The gene encoding glucose oxidase (GOD) from Aspergillus niger was expressed as a secretory product in the yeast Saccharomyces cerevisiae. Six consecutive histidine residues were fused to the C-terminus of GOD to facilitate purification. The recombinant GOD-His(6) secreted by S. cerevisiae migrated as a broad diffuse band on SDS-PAGE, with an apparent molecular weight higher than that in natural A. niger GOD. To investigate the effects of hyperglycosylation on the secretion efficiency and enzyme properties, GOD-His(6) was expressed and secreted in a S. cerevisiae mutant in which the PMR1 gene encoding Ca(++)-ATPase was disrupted. The pmr1 null mutant strain secreted an amount of GOD-His(6) per unit cell mass higher than that in the wild-type strain.
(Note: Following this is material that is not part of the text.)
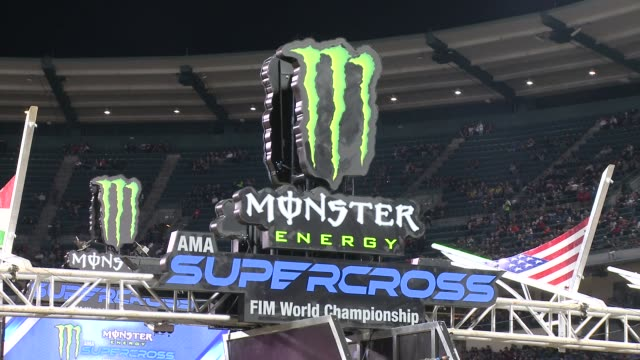 monster energy supercross celebrity night at angel stadium of anaheim on january 19, 2019 in anaheim, california. - angel stadium stock videos & royalty-free footage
In contrast to the hyperglycosylated GOD-His(6) secreted in the wild-type strain, the pmr1 mutant strain secreted GOD-His(6) in a homogeneous form with a protein band pattern similar to that in natural A. niger GOD, based on SDS-PAGE. The hyperglycosylated and pmr1Delta mutant-derived GOD-His(6) enzymes were purified to homogeneity by immobilized metal ion-affinity chromatography and their specific activities and stabilities were compared. The specific activity of the pmr1Delta mutant-derived GOD-His(6) on a protein basis was very similar to that of the hyperglycosylated GOD-His(6), although its pH and thermal stabilities were lower than those of the hyperglycosylated GOD-His(6).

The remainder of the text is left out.